Task objective:
In the forum thread about the terrain shader, list every action that the person offering the shader says they will take or are considering taking.

As there have been problems getting the terrain replacement part of this shader working on 3.5(see here), I’m thinking about just releasing the mesh version of the shader, if anyone is interested.
It’s a shame, but can’t be helped.
Here’s a demo - please tell me if you have any problems (note, as said above this is a mesh, rather than a Unity Terrain, and also the displacement level is per splat as opposed to a single level, as in the demo): (Webplayer Demo)
The textures used aren’t the best to display relief/parallax mapping. Maybe you should try something with a different distribution of high frequency details.
The textures used aren’t the best to display relief/parallax mapping. Maybe you should try something with a different distribution of high frequency details.
Right - I’ve decided to write a manual, as I think it needs one, plus it can also outline a pipeline for transferring Unity Terrains into a useable mesh.
When I’ve completed that, I’ll decide on a price.
koyima - I agree completely - I’ll also stick up a demo which shows off the features better - starting with better textures
Well, I definitely wouldn’t suggest that amount, it seems to unfinished. Too much shimmer everywhere, etc. Would be interested in experimenting, but not for that.
How much would you suggest - it’s up in the air at the moment?

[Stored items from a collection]
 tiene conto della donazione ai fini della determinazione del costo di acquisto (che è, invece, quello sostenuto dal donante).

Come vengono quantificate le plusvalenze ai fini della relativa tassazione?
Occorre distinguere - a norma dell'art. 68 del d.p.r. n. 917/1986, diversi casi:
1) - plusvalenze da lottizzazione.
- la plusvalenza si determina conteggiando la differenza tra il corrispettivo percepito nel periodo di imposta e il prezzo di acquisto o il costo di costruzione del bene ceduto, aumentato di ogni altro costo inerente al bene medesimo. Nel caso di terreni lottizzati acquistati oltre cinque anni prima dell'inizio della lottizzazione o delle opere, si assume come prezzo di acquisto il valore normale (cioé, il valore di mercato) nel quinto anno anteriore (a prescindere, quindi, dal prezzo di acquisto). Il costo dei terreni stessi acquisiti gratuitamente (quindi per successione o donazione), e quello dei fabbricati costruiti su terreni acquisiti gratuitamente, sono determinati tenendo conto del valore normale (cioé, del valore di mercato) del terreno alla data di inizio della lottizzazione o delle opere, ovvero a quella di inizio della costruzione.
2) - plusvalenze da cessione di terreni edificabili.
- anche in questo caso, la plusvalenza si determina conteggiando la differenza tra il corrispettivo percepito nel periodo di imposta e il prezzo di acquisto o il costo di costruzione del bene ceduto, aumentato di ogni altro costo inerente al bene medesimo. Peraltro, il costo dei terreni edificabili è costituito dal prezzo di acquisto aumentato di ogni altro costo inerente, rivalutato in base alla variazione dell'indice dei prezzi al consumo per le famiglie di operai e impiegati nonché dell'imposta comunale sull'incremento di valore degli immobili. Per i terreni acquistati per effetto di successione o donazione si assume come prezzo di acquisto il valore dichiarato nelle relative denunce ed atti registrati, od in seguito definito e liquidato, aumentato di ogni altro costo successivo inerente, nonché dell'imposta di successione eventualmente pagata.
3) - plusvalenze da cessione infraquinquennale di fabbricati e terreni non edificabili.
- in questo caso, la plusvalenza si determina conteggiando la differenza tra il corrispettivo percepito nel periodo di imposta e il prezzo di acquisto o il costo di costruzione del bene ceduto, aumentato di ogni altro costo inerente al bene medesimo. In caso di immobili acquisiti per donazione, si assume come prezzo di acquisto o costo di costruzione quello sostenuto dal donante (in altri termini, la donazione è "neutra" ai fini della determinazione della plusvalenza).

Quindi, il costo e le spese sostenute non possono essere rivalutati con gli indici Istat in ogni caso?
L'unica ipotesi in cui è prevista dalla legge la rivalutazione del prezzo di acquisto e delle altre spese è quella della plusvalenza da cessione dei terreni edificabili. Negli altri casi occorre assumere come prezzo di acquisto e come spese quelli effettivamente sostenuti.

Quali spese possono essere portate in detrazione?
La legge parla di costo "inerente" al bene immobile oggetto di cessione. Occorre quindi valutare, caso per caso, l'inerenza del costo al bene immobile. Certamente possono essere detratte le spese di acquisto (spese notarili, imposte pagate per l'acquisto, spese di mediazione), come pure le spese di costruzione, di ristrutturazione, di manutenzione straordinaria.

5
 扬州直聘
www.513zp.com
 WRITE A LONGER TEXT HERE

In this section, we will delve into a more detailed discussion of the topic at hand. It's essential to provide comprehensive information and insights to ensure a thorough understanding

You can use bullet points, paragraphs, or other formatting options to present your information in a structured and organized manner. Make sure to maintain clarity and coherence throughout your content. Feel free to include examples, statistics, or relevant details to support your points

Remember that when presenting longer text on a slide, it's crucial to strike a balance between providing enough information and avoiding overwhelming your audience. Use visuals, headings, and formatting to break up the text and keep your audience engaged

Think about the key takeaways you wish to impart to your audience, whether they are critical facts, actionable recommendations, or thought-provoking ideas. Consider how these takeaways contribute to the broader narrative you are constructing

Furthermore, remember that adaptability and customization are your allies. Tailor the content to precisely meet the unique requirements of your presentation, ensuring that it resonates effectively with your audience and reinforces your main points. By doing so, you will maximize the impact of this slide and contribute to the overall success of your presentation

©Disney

Task result:
- Release only the mesh version of the shader
- Write a manual that also outlines a pipeline for transferring Unity Terrains into a usable mesh
- Decide on a price once the manual is completed
- Put up a demo that shows off the features better, starting with better textures